Di una cosa si convinse, che il Consonni le aveva raccontato la balla che si era innamorato solo perché voleva rompere i suoi legami sentimentali con lei, Angela, e, sapendo di essere in grave pericolo di morte, evidentemente non voleva lasciare dietro di sé nessuno strascico affettivo.
Ma certo, com’è che non ci ho pensato prima? L’Amedeo si è inventato la storia della sua giovane amante solo perché, una volta morto, io non soffrissi più di tanto. Oh, povero Amedeo, ma come ho potuto credere alla tua innocentissima balla? Perché devi sempre cercare di proteggere gli altri? Anche a costo di farti odiare?
Angela pertanto con Ametrano si dichiarò a totale disposizione, occorreva nasconderlo e salvarlo.
Ametrano era un po’ disorientato. Perché la professoressa Mattioli inizialmente si era rifiutata di aiutare il Consonni, e adesso invece sembrava pronta a tutto? Evidentemente l’ho convinta, pensava il commissario, orgoglioso delle sue virtù persuasive.
Angela irruppe nella casa di Consonni mentre lui, in vestaglia, fumava una sigaretta.
Ma da quando in qua tu fumi, gli avrebbe voluto dire, poi capì che la risposta era semplice: tanto ormai...
Consonni era impaurito, temeva che Angela gli desse un’ulteriore ripassata, e invece, miracolo, era dolce e tenera.
«So tutto» disse lei «ma avresti dovuto dirmelo».
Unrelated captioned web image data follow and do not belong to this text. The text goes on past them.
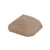 CERAMIC BRIQUETTES 20lb BOX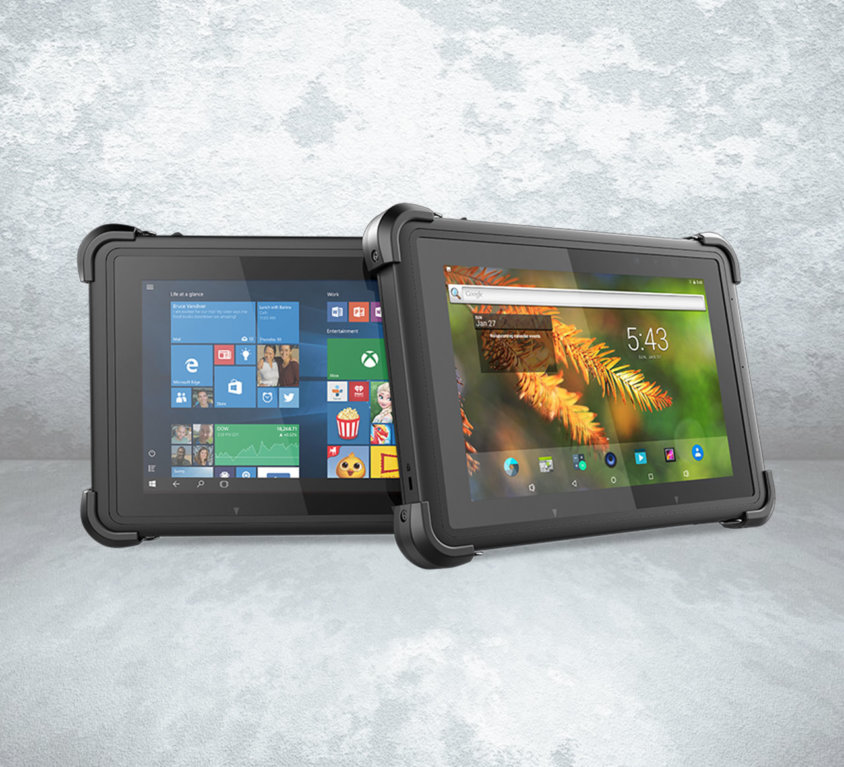 CW10-A – 10″ Android Tablet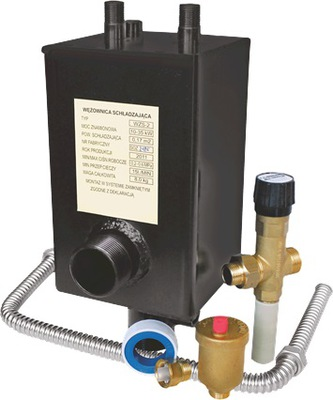 Chladiaca špirála ventil WZS-2 + JBV, sada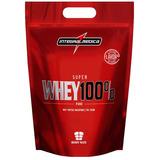Super Whey 100% Pure Refil 1,8kg - Integralmédica Promoção
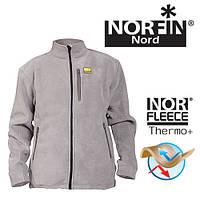 Куртка флисовая Norfin NORTH (476001-S)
«Ma io, Angela, ti ho detto tutto».
«Smettila, adesso so veramente tutto, e non avresti dovuto farlo».
«Fare cosa?».
«Raccontarmi quelle storie, per proteggermi».
«Per proteggerti?».
«Sì, so che stai rischiando la vita».
«Beh, forse sì, ma io... insomma, è tutta colpa mia, tu che c’entri?».
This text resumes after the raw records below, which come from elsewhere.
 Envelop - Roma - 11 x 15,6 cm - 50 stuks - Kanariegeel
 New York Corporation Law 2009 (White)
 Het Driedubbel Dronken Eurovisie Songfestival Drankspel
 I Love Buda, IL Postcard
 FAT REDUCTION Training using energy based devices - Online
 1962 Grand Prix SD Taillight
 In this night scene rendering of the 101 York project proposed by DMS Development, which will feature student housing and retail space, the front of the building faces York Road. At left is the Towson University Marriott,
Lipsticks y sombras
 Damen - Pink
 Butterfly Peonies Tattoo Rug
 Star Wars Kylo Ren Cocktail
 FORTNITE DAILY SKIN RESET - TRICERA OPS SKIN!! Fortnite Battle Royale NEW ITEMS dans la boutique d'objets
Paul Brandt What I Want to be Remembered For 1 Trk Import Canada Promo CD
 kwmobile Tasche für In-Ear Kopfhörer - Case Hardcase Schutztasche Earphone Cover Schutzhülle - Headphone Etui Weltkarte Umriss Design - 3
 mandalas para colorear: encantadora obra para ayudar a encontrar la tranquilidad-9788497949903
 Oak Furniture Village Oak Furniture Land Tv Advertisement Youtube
«Se dobbiamo rischiare la vita la rischieremo insieme, e non ti sognare di pensarla diversamente».
Consonni non ci capiva granché. Dopo che Angela lo aveva infamato pesantemente, adesso sentiva di far coppia con lui, indissolubilmente, fino alla morte. Ma era ammattita? Aveva proprio ragione Giulia, depressione maniacale bipolare, com’è che si chiamava?
«Da questo momento in poi tu ti trasferisci in un luogo segreto, ti stanno cercando persone pronte a tutto, lo sai che sei un’ombra che cammina?».
«Io? E perché? E quale sarebbe questo luogo segreto?».
«È talmente segreto che non lo devi conoscere neanche tu. Sono d’accordo con Ametrano».
«Oddio, allora è lui che ti ha detto...».
«E chi altri?».
Il sovrintendente capo Cotone andò a parlare col commissario Ametrano, responsabile di quel quartiere. Gli raccontò delle sue scoperte, relativamente ai fatti del condominio di via *** 14, nel quale ben cinque appartamenti erano stati violati e sottoposti a perquisizioni vandaliche. Fra l’altro aveva saputo che un cane residente in tale condominio era stato ricoverato in un Pronto Soccorso Veterinario perché aveva ingerito sostanze illegali. Evidentemente le incursioni erano dovute a traffici che avevano sede in quella casa. Potevano mettere le mani sulla ghenga di spacciatori che imperversava al Casoretto. La figura al centro delle operazioni di natura illegale poteva essere quella di un certo Consonni Amedeo, l’attuale proprietario del cane, uomo noto alle forze dell’ordine, con pendenze legali in corso – è in attesa di giudizio – e protagonista di alcune circostanze poco chiare che negli ultimi tempi avevano messo in subbuglio l’intero casamento. Su quell’individuo occorreva indagare più a fondo.
Ametrano il nome di Consonni Amedeo avrebbe preferito non sentirlo ripetere, soprattutto se legato ad altre novità e alle indagini del sovrintendente capo Cotone. Sfogliò il rapporto e decise per il meglio.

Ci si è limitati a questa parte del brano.